Citizens should not be rushed into further curtailing the Oireachtas without looking at the consequences or without any serious consideration of the alternatives.  A referendum should not be limited to abolition or retention.  Why does the Taoiseach not give citizens the option of voting for root branch and reform?  Would that not be the decent and democratic thing, and part of what he promised in the election?

One of the reasons offered for the abolition of the Seanad is its cost.  Sinn Féin has consistently argued for the need to reduce high salaries in the public sector, including for politicians, Ministers and their special advisors.  If the Government wants to reduce costs in the Oireachtas it should cut the salaries of Ministers, Deputies and Senators, reduce allowances, cut the salaries of special advisors and stop breaching its pay caps.

The Taoiseach proposes to reduce two dysfunctional Chambers to one dysfunctional Chamber without giving the people the option of voting for an alternative.  

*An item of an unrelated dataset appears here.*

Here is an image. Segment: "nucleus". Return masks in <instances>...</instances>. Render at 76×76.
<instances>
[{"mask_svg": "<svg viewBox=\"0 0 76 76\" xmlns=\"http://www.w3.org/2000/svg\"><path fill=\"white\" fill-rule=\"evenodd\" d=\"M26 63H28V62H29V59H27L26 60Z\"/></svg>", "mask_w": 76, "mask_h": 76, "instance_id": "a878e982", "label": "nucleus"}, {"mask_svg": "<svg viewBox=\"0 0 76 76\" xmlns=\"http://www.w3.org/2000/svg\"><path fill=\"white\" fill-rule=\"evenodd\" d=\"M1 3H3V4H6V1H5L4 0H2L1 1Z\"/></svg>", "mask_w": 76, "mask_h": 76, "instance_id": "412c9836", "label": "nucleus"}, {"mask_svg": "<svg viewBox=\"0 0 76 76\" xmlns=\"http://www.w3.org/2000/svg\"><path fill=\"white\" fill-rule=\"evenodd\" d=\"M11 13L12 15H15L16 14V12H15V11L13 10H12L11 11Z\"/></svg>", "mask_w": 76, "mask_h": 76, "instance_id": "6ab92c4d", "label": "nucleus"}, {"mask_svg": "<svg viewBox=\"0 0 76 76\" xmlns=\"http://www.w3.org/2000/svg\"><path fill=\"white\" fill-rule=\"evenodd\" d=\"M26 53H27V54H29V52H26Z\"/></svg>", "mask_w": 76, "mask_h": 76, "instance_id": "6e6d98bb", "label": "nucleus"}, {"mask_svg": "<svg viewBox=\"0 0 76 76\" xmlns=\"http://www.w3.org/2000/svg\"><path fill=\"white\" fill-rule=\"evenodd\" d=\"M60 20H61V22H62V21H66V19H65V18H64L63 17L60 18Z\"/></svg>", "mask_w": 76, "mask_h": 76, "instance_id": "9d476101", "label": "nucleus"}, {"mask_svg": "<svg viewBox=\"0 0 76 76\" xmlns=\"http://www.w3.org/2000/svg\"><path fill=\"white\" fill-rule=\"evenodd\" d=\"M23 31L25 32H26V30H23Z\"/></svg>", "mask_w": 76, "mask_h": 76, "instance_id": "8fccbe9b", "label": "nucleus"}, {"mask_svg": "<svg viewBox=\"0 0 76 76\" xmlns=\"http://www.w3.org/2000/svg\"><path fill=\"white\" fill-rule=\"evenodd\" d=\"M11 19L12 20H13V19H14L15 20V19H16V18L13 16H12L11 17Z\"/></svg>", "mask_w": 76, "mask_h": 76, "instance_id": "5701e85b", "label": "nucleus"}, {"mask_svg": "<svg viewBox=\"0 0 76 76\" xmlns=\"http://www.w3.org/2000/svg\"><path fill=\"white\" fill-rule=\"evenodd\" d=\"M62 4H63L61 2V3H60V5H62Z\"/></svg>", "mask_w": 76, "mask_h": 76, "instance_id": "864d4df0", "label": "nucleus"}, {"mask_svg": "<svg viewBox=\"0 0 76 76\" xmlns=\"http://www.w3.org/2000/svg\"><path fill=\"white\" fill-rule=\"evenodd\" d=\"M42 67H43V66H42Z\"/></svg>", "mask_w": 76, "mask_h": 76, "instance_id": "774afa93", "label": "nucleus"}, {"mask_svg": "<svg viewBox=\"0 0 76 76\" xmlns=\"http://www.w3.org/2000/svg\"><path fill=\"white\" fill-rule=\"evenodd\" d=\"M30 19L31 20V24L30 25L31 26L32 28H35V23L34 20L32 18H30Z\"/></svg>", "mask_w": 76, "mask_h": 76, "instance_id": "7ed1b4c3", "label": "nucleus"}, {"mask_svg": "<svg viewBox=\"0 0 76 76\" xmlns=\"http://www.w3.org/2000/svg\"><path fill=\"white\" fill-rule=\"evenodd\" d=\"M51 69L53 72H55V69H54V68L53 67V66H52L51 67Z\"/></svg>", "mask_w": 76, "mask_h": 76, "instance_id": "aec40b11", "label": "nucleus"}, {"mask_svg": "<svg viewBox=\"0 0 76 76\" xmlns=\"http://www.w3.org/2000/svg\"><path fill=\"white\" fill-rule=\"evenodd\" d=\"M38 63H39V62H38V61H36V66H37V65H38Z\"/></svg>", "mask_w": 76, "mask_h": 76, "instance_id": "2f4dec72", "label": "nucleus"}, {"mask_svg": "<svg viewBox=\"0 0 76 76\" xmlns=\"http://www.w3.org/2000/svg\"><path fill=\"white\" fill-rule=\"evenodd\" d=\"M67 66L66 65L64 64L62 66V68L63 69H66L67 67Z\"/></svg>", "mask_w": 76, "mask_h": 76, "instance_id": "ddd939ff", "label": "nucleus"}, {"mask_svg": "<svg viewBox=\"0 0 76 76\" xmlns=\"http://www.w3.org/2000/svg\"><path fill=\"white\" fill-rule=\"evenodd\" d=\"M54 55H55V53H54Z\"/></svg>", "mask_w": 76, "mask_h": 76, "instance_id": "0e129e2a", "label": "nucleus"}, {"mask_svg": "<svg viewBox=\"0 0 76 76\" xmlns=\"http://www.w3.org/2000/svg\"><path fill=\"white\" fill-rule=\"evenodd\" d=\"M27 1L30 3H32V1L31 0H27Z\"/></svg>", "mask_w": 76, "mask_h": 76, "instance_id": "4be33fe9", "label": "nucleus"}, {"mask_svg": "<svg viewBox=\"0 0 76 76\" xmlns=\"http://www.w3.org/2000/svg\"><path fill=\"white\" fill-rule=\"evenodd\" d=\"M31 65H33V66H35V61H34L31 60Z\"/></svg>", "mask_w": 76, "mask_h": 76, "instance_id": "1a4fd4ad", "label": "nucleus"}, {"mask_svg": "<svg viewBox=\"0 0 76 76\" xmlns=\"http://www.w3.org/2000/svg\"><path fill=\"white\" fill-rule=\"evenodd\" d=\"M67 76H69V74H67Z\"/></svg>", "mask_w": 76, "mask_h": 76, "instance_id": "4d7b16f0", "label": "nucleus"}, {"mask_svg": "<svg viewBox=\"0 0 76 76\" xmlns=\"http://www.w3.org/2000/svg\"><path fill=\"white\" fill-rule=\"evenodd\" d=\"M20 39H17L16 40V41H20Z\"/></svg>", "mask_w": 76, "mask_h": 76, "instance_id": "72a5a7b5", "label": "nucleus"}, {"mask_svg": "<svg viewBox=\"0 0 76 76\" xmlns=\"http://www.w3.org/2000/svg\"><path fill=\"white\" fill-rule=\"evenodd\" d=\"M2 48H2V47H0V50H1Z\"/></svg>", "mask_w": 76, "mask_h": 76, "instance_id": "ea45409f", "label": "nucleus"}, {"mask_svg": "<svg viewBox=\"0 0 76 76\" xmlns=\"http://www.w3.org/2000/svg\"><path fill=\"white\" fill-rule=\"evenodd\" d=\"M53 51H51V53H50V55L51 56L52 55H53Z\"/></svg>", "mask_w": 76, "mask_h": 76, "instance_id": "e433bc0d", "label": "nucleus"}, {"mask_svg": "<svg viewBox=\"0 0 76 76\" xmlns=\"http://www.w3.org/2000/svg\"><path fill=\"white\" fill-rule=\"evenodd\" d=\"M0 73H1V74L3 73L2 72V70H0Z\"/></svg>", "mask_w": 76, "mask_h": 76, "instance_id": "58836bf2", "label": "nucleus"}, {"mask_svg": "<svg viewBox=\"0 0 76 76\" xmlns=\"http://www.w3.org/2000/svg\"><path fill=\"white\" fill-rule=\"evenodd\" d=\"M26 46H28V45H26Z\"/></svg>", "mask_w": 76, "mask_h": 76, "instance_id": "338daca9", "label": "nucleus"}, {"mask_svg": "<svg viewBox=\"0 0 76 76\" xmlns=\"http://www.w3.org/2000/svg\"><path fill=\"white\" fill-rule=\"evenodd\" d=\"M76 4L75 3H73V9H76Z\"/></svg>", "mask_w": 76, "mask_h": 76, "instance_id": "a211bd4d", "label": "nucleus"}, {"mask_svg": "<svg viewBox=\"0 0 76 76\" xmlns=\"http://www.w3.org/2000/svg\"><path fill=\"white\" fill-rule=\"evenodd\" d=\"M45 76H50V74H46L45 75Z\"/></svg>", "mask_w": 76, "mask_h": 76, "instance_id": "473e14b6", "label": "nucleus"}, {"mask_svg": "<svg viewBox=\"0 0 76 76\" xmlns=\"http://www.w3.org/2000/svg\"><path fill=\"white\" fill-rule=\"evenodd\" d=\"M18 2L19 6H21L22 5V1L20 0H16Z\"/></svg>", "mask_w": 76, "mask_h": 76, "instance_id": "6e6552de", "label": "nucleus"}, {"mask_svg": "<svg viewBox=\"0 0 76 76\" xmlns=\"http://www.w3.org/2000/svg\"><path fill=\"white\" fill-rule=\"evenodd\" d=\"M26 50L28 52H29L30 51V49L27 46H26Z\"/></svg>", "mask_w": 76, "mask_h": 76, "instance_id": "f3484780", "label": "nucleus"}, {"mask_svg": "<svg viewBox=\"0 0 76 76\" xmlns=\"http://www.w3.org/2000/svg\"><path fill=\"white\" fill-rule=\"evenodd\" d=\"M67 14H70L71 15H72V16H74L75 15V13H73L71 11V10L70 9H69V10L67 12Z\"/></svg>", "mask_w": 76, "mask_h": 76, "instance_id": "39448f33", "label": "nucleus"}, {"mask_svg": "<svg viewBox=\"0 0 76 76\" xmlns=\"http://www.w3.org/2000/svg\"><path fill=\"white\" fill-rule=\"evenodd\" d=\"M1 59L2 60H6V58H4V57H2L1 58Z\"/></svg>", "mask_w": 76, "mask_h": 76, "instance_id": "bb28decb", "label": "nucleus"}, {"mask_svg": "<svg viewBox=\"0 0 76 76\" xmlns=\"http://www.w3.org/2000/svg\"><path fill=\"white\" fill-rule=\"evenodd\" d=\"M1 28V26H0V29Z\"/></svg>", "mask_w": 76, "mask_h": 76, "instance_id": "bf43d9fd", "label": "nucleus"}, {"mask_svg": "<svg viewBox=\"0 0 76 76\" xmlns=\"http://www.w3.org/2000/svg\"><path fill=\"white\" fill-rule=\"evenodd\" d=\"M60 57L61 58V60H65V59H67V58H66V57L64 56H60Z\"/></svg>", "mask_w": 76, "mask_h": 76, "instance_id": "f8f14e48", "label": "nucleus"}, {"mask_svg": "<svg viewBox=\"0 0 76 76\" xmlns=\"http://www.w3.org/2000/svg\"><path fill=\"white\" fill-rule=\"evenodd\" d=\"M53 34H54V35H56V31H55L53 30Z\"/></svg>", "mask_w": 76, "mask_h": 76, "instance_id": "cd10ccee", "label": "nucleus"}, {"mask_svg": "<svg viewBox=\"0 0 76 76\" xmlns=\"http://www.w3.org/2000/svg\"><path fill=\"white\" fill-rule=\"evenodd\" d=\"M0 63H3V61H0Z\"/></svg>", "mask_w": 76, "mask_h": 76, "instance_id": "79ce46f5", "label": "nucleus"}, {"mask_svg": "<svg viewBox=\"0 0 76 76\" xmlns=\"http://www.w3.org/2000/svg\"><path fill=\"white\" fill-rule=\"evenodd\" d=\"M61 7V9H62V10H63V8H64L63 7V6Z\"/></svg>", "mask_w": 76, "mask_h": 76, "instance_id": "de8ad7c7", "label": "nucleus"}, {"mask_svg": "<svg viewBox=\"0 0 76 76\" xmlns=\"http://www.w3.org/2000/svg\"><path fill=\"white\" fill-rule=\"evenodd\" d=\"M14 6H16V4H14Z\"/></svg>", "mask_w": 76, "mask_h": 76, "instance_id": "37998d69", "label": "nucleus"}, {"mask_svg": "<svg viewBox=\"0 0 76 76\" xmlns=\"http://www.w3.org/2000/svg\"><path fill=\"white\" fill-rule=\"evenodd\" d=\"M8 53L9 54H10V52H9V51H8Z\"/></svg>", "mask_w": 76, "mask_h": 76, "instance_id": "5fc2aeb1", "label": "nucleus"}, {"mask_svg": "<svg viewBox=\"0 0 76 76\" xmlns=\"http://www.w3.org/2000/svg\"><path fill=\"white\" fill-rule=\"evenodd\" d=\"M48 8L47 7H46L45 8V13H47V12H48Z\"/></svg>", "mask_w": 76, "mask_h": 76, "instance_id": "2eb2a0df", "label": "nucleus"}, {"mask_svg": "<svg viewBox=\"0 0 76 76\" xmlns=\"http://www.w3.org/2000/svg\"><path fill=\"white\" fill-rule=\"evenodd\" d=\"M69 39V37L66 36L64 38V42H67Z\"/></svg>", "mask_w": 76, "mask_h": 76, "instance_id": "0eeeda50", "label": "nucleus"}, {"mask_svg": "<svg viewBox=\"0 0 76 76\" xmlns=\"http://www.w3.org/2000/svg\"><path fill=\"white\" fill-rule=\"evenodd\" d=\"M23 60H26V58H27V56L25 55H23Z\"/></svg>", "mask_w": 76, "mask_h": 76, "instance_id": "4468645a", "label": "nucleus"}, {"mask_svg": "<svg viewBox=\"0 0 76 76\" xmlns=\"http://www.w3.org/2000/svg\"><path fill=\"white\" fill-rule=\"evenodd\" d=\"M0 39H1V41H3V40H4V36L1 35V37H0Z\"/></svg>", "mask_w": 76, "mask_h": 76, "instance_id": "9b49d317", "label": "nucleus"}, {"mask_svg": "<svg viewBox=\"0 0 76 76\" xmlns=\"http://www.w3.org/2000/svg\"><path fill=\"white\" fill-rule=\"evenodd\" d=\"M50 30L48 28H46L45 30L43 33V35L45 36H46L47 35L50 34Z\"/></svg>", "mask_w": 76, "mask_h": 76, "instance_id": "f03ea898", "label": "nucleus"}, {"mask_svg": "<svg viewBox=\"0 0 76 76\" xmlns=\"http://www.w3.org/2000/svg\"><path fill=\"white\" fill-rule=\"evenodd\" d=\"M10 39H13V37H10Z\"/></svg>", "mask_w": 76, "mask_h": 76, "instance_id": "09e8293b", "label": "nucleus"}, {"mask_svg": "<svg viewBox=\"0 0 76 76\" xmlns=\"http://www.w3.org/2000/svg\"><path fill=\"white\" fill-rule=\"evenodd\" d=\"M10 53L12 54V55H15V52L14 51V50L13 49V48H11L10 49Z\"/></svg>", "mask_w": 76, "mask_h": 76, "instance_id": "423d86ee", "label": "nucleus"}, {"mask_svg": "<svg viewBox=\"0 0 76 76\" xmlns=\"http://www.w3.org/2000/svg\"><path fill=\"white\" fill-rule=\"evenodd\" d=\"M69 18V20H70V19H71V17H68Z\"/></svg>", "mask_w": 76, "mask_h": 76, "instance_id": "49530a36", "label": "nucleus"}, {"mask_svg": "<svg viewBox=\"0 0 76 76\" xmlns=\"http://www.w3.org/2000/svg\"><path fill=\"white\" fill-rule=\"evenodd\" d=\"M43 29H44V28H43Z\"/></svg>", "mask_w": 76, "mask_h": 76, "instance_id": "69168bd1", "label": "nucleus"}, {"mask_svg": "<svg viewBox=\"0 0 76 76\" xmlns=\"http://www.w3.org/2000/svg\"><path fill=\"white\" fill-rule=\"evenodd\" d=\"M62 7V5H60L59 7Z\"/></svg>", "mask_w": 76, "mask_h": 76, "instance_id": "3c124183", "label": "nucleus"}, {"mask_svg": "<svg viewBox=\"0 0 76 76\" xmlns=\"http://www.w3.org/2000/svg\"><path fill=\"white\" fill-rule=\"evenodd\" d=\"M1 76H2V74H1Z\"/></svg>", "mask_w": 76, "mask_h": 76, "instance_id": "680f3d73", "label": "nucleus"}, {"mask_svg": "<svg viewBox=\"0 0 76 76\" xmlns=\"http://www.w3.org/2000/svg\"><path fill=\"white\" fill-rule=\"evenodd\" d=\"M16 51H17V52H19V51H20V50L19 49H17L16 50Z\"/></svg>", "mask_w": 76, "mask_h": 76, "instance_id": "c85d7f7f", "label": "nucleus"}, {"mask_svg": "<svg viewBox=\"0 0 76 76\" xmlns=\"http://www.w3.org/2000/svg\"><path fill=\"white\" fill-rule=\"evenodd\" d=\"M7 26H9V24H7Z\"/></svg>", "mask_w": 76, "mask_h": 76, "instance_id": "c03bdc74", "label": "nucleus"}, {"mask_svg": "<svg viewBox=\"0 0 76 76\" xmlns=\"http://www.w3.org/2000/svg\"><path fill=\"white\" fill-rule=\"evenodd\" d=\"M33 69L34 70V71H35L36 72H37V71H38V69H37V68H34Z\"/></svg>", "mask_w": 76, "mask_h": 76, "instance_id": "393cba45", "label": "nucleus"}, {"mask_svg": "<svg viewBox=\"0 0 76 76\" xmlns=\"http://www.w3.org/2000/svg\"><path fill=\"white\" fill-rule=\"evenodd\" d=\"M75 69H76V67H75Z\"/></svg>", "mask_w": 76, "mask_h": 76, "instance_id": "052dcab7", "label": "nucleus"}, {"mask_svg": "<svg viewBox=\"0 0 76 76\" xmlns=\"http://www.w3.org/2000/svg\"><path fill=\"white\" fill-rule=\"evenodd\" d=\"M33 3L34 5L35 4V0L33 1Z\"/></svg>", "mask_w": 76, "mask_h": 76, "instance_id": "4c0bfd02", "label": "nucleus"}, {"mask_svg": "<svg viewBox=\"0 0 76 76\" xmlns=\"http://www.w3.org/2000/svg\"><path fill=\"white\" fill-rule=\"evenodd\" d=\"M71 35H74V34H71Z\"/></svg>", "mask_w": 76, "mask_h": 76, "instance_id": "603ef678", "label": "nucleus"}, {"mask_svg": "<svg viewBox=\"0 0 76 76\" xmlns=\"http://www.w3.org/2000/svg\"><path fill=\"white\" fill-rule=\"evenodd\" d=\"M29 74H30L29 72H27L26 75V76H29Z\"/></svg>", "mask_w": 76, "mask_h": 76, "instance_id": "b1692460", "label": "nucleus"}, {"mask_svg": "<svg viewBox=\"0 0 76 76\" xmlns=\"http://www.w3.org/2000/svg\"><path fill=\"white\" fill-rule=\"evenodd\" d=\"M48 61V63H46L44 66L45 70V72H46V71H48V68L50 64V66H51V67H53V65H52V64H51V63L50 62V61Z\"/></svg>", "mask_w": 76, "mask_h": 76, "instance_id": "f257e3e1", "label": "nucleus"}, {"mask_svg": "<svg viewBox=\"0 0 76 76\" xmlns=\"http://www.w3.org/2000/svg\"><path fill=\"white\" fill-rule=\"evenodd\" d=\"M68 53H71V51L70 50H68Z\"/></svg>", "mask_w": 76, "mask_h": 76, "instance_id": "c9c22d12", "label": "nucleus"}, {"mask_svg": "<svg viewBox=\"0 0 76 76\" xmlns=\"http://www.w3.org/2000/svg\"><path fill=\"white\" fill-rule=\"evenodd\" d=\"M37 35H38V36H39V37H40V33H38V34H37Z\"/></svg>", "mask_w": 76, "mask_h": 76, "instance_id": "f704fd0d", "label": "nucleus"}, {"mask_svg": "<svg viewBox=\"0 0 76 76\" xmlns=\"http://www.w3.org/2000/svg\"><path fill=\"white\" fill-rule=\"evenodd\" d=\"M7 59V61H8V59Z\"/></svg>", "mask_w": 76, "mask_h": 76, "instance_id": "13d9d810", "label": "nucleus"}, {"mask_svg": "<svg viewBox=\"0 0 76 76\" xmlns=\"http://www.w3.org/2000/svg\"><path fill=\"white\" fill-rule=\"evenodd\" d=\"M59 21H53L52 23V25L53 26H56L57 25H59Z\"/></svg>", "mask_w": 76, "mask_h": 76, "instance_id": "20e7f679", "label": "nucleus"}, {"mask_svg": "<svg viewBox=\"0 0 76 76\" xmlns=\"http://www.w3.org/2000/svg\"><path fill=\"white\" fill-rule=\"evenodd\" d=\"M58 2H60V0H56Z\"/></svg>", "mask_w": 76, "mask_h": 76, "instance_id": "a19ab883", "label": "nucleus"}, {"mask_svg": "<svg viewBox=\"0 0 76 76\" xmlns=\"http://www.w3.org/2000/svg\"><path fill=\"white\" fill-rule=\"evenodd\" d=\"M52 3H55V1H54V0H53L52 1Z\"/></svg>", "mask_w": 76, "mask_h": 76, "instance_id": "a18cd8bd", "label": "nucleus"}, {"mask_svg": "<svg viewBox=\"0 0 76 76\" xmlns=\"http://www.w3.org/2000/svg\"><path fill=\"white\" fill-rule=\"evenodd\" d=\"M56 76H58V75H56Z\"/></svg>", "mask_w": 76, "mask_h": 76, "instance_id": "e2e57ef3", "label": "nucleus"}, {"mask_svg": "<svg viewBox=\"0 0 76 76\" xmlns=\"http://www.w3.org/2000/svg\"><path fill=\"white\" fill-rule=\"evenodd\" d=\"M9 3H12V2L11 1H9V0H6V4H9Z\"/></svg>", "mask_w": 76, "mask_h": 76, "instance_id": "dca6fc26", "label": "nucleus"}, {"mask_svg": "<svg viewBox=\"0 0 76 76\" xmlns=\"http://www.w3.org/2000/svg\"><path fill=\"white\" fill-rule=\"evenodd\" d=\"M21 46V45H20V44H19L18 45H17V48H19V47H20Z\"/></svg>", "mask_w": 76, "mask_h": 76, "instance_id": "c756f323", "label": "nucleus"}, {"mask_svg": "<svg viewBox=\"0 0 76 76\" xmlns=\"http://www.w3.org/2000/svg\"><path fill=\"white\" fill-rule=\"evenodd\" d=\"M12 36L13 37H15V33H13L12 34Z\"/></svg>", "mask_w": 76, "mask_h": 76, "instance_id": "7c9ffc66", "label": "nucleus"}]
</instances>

Successive Governments had the opportunity to reform the system and all failed to do so.  
 
The Government is now papering over the cracks and presenting this abolition Bill as reform.  It is not.

Sinn Féin put forward a reasonable proposal that the Constitutional Convention should look at reform of the Oireachtas.  There is still the potential to do so.  It could properly tease out all these issues with the aim of achieving the best checks and balances and the most democratic outcome for our system of government.  Why rush things?  

Why not give people a number of choices and put in place a reform package which is meaningful, sustainable, democratic and effective?  Sinn Féin would support the Government in such an approach.  We will not support this amendment.